### 課題文
「What is the measurable」を含む行から最後の行までを、両端の行も含めてJSONの文字列リストにしてもらえますか？1行を1つの文字列とし、空行は除いてください。

### 記録一覧
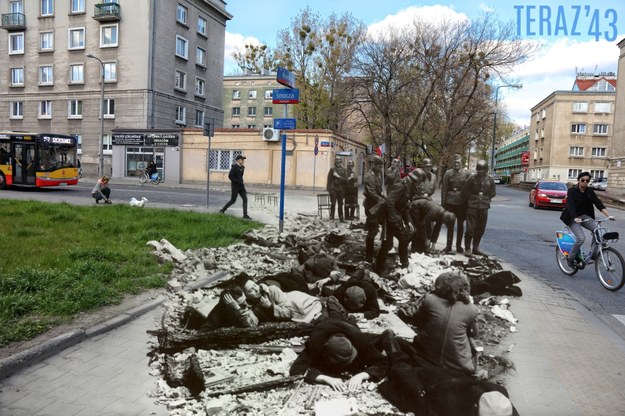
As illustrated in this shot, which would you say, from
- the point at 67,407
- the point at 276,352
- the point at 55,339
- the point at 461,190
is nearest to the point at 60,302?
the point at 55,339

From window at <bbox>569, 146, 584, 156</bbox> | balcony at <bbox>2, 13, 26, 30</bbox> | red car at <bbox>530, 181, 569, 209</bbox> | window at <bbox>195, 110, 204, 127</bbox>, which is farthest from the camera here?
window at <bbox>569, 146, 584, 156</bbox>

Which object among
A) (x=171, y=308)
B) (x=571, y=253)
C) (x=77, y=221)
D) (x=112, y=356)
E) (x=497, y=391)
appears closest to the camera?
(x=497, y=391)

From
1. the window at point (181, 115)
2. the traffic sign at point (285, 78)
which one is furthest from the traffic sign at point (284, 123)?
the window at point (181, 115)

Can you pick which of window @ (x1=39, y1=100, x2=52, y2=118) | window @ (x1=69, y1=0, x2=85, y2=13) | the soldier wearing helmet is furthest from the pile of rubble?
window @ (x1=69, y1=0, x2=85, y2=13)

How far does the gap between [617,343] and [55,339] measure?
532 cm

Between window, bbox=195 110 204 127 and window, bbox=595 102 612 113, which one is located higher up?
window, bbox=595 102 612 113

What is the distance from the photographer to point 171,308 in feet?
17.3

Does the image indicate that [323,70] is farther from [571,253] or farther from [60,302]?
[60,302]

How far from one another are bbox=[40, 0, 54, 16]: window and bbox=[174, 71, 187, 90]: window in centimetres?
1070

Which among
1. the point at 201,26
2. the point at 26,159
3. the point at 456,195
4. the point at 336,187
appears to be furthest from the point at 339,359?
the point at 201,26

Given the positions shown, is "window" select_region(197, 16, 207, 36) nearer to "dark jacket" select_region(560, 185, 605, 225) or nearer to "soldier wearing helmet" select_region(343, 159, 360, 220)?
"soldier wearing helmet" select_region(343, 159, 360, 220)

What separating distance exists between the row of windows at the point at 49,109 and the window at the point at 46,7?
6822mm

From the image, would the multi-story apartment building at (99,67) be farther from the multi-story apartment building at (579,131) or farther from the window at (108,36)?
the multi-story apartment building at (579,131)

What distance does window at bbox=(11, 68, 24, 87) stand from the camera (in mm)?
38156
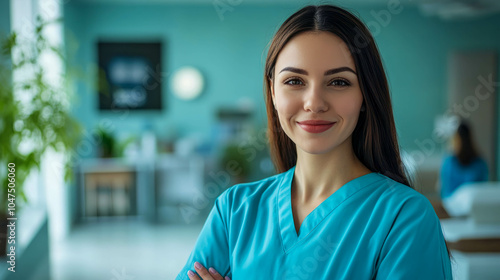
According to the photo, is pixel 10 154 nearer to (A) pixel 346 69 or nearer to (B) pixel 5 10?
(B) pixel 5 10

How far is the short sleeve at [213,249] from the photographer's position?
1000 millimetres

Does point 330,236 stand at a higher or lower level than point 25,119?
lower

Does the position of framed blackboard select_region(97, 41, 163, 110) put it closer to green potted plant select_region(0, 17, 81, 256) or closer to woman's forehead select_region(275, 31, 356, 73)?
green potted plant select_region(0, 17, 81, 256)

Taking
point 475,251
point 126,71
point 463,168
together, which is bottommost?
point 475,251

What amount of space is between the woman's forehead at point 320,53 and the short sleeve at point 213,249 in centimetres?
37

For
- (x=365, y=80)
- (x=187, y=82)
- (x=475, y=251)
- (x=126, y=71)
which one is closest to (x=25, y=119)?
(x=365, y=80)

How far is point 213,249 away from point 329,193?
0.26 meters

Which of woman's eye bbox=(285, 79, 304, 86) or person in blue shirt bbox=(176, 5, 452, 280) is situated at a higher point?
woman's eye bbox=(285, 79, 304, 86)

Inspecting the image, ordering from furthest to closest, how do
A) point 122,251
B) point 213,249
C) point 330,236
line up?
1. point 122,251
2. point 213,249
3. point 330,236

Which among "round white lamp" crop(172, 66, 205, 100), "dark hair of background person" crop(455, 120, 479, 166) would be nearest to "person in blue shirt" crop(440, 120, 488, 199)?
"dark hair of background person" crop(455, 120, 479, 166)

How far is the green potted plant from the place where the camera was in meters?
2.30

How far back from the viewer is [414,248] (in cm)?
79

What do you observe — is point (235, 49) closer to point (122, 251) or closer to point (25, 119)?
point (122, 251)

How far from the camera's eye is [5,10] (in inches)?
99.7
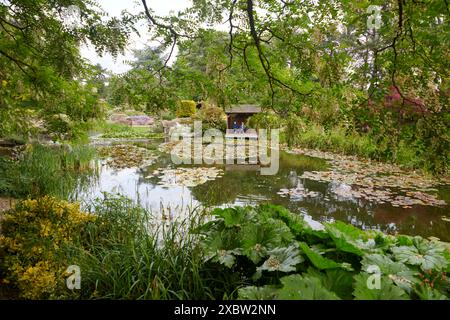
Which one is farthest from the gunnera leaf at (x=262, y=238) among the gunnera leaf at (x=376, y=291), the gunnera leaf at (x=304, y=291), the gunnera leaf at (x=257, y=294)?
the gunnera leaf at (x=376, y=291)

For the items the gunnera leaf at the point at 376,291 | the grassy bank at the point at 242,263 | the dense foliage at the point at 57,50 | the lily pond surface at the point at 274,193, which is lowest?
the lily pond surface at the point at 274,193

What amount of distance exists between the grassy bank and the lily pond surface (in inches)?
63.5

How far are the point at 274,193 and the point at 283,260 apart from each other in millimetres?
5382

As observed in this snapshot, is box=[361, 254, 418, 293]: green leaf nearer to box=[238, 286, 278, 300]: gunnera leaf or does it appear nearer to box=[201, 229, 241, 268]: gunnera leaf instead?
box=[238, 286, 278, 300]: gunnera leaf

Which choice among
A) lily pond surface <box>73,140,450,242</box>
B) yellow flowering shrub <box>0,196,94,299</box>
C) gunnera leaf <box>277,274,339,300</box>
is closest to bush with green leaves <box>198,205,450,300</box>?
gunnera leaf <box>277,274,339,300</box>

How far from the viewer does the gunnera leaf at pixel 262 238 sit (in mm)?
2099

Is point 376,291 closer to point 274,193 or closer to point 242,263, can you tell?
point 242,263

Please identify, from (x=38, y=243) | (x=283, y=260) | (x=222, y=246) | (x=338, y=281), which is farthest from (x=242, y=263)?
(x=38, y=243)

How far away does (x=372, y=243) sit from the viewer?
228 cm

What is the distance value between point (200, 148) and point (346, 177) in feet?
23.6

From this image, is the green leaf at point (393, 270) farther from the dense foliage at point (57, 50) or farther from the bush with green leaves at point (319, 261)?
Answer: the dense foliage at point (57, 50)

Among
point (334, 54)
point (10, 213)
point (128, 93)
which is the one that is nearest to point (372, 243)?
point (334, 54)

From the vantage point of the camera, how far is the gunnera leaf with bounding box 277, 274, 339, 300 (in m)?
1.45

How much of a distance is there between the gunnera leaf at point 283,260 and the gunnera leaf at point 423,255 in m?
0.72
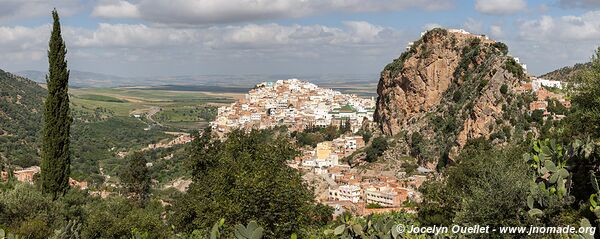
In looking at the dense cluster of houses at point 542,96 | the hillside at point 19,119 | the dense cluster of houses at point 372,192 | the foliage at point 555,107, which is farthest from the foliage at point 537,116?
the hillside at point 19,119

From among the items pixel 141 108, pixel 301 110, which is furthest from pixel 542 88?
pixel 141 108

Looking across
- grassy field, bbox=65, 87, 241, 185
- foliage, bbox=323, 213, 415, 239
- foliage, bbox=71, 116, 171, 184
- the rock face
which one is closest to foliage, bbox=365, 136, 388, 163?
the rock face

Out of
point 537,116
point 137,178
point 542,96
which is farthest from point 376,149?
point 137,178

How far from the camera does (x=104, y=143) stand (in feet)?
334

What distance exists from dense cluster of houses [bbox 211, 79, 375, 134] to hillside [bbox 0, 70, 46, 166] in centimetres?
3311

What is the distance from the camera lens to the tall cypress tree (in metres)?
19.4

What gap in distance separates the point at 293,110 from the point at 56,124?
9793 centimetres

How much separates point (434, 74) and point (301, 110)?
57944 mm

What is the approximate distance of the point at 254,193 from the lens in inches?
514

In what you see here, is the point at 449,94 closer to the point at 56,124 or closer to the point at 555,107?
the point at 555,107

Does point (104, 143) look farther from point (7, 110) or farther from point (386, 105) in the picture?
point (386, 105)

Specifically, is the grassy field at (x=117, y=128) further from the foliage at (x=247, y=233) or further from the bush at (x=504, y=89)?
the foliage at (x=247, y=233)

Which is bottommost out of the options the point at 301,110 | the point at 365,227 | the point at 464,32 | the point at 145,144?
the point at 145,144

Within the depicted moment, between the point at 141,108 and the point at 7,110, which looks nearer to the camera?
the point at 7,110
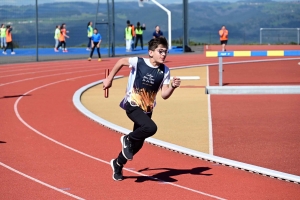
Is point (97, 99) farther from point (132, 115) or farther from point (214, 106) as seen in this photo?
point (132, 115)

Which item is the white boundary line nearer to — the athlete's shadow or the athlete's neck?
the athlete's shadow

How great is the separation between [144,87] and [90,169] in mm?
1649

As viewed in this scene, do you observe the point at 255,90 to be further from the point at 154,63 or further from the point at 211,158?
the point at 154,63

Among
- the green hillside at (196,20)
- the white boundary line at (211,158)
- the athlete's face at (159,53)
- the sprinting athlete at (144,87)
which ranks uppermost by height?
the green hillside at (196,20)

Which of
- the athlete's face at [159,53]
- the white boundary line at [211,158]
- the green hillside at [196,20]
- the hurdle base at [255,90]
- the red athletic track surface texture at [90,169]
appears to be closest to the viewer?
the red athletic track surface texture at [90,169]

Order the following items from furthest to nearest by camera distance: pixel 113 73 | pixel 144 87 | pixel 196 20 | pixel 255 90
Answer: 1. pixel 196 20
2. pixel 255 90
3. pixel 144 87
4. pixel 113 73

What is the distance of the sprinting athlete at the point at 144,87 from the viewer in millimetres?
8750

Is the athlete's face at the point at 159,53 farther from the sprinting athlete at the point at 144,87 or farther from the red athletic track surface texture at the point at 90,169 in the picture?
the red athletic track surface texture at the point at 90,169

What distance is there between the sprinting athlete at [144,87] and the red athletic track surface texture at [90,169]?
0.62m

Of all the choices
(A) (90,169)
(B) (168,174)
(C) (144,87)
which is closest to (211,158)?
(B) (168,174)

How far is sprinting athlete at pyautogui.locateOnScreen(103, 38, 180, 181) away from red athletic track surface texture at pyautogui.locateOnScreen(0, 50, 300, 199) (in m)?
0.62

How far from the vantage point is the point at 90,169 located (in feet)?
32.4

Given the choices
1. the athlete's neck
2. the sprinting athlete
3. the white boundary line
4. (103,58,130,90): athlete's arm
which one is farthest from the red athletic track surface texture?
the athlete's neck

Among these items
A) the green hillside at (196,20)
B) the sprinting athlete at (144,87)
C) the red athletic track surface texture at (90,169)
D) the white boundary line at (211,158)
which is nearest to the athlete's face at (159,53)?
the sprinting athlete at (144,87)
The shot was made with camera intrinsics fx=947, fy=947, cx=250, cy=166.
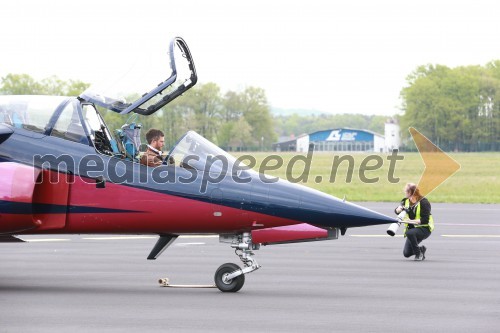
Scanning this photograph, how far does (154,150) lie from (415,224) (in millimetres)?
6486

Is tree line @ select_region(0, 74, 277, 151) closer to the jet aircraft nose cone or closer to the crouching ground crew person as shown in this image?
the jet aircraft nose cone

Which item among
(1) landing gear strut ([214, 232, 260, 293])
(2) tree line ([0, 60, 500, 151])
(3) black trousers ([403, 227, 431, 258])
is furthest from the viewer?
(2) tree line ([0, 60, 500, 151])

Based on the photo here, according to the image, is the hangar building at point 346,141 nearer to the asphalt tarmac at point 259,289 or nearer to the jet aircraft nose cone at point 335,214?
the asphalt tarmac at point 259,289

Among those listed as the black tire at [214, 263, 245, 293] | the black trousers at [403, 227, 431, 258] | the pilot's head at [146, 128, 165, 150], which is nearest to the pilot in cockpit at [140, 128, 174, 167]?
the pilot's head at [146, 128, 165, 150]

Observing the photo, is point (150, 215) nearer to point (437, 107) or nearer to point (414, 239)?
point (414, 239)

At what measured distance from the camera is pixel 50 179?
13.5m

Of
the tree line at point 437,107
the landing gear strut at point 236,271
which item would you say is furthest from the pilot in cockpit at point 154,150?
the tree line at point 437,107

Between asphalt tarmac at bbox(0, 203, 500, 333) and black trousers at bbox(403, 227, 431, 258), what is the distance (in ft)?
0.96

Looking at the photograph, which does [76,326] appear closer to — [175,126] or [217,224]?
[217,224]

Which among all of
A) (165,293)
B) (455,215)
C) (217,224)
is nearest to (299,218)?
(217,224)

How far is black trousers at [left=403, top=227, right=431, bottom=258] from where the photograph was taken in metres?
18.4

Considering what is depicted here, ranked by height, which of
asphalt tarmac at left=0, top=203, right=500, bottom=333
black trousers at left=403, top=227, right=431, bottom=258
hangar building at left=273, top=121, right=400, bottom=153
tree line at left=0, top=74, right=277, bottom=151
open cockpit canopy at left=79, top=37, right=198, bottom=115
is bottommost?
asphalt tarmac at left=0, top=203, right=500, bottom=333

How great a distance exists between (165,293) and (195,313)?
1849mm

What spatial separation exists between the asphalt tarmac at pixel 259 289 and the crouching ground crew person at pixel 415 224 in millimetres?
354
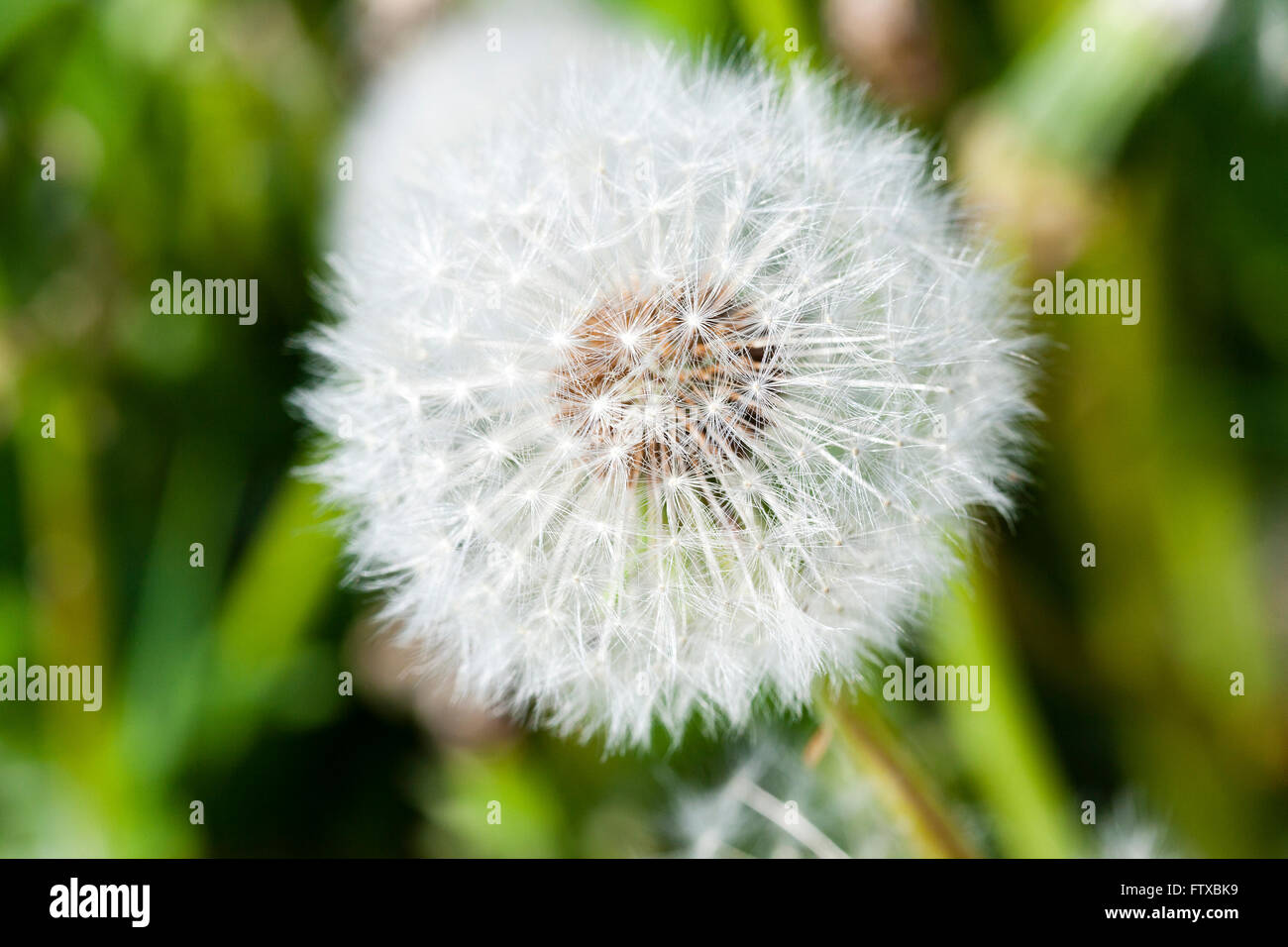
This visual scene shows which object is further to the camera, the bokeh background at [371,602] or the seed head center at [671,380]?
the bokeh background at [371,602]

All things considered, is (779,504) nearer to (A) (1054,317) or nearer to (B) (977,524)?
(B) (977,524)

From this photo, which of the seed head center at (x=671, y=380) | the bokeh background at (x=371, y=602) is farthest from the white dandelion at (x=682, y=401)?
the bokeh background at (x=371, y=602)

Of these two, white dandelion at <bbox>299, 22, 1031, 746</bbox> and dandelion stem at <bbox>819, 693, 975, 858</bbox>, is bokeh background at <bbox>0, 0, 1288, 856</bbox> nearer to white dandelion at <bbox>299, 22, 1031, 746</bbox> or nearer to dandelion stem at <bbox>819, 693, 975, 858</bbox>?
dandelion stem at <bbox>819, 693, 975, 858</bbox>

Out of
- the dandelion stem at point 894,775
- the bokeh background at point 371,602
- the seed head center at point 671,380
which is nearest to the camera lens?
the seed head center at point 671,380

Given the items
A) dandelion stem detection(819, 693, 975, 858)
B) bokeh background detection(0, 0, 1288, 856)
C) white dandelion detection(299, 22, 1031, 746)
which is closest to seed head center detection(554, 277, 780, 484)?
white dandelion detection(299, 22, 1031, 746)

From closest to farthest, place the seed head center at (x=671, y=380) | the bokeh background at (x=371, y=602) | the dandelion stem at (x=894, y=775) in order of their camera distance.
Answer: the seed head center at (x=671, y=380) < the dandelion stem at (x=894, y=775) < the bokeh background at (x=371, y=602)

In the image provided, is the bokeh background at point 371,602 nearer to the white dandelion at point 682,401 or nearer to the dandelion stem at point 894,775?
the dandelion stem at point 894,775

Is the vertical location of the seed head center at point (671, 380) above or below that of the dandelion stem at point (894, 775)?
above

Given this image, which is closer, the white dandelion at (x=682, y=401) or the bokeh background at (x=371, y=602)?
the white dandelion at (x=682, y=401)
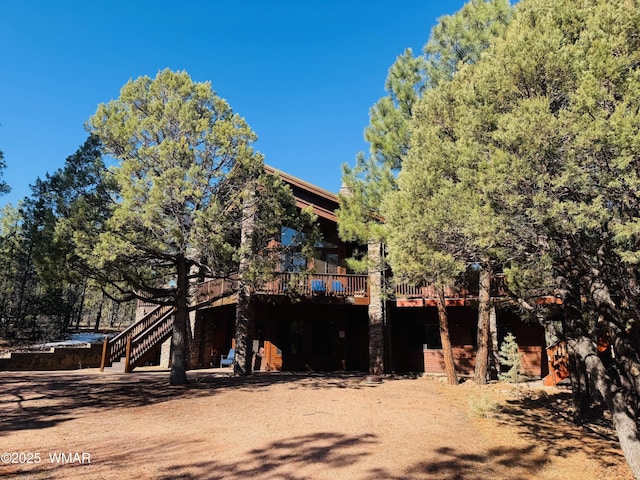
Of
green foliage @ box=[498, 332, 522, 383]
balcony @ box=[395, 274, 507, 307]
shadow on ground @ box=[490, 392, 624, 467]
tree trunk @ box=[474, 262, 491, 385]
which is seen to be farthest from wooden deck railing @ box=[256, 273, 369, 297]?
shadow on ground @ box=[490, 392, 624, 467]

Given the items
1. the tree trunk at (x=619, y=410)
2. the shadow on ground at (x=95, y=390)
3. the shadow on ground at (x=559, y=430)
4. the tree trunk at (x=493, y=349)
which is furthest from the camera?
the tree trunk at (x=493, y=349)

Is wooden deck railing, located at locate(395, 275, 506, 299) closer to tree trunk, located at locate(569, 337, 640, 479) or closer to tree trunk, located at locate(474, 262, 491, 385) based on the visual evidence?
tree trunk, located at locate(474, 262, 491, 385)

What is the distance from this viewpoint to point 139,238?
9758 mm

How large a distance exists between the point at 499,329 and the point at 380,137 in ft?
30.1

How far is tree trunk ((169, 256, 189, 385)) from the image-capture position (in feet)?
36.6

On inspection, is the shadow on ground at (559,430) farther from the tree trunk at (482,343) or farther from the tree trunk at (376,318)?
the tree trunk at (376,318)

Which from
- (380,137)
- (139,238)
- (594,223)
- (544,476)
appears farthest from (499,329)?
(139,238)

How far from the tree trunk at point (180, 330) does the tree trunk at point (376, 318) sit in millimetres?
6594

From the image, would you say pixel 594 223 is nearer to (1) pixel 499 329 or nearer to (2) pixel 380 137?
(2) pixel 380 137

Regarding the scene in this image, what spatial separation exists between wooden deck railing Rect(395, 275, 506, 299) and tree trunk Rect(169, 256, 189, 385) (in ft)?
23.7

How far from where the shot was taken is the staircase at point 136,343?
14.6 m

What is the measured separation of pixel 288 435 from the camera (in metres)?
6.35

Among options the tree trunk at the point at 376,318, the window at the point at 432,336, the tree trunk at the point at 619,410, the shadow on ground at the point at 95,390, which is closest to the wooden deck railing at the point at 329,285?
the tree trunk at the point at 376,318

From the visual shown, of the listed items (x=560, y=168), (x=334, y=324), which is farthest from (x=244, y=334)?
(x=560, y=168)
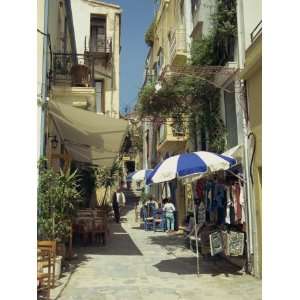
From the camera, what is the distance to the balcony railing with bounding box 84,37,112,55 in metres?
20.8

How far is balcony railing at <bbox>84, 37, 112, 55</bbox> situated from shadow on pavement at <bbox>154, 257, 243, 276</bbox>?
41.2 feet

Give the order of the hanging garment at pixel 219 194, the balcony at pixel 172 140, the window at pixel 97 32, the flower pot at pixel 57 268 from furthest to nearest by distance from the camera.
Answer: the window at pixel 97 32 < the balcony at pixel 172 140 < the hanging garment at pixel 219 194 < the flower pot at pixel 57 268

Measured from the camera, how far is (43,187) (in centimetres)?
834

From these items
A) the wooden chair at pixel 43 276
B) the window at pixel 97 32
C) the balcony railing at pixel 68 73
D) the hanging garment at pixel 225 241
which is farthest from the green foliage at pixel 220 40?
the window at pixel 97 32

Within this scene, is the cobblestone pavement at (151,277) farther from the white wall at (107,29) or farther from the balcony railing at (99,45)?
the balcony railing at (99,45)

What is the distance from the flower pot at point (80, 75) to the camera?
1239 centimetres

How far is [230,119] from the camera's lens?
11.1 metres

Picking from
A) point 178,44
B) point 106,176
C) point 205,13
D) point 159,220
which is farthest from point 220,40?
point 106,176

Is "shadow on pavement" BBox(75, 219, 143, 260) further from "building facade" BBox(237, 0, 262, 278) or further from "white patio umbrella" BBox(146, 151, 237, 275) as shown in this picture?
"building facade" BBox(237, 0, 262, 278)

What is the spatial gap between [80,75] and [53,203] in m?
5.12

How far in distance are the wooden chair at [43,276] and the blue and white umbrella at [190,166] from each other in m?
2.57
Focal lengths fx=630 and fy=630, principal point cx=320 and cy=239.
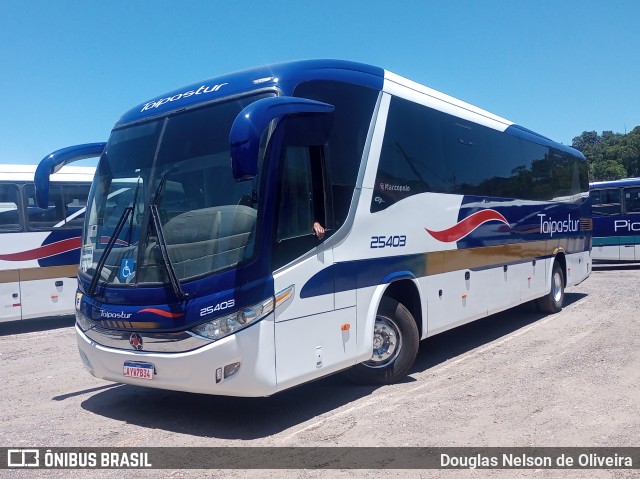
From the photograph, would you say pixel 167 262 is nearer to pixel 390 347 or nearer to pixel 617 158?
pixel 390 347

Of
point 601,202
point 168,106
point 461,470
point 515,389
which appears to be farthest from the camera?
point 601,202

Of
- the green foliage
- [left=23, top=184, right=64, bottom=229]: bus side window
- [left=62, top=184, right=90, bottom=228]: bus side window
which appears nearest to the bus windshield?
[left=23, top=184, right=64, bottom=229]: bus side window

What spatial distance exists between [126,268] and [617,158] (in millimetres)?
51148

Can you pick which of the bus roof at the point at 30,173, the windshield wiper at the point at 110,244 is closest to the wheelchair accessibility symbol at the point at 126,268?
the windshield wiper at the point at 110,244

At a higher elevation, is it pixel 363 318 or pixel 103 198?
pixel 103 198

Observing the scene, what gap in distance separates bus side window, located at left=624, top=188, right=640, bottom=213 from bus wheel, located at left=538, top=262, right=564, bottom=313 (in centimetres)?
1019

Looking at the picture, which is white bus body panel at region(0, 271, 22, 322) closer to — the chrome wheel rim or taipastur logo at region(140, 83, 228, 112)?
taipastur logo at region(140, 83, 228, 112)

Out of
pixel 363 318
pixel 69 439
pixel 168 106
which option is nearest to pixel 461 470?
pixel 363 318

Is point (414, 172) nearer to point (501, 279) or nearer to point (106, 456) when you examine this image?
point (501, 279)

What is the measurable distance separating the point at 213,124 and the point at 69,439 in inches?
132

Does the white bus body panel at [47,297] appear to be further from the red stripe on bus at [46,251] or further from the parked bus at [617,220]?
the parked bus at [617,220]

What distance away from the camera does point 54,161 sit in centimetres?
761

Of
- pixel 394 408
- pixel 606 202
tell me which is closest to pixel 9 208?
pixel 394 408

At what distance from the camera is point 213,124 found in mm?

### 解答
[
  "What is the measurable distance separating the point at 213,124 and the point at 69,439 in inches?",
  "132",
  "Does the white bus body panel at [47,297] appear to be further from the red stripe on bus at [46,251] or further from the parked bus at [617,220]?",
  "the parked bus at [617,220]",
  "What distance away from the camera does point 54,161 sit in centimetres?",
  "761",
  "Of",
  "- pixel 394 408",
  "- pixel 606 202",
  "tell me which is closest to pixel 9 208?",
  "pixel 394 408",
  "At what distance from the camera is point 213,124 found in mm?"
]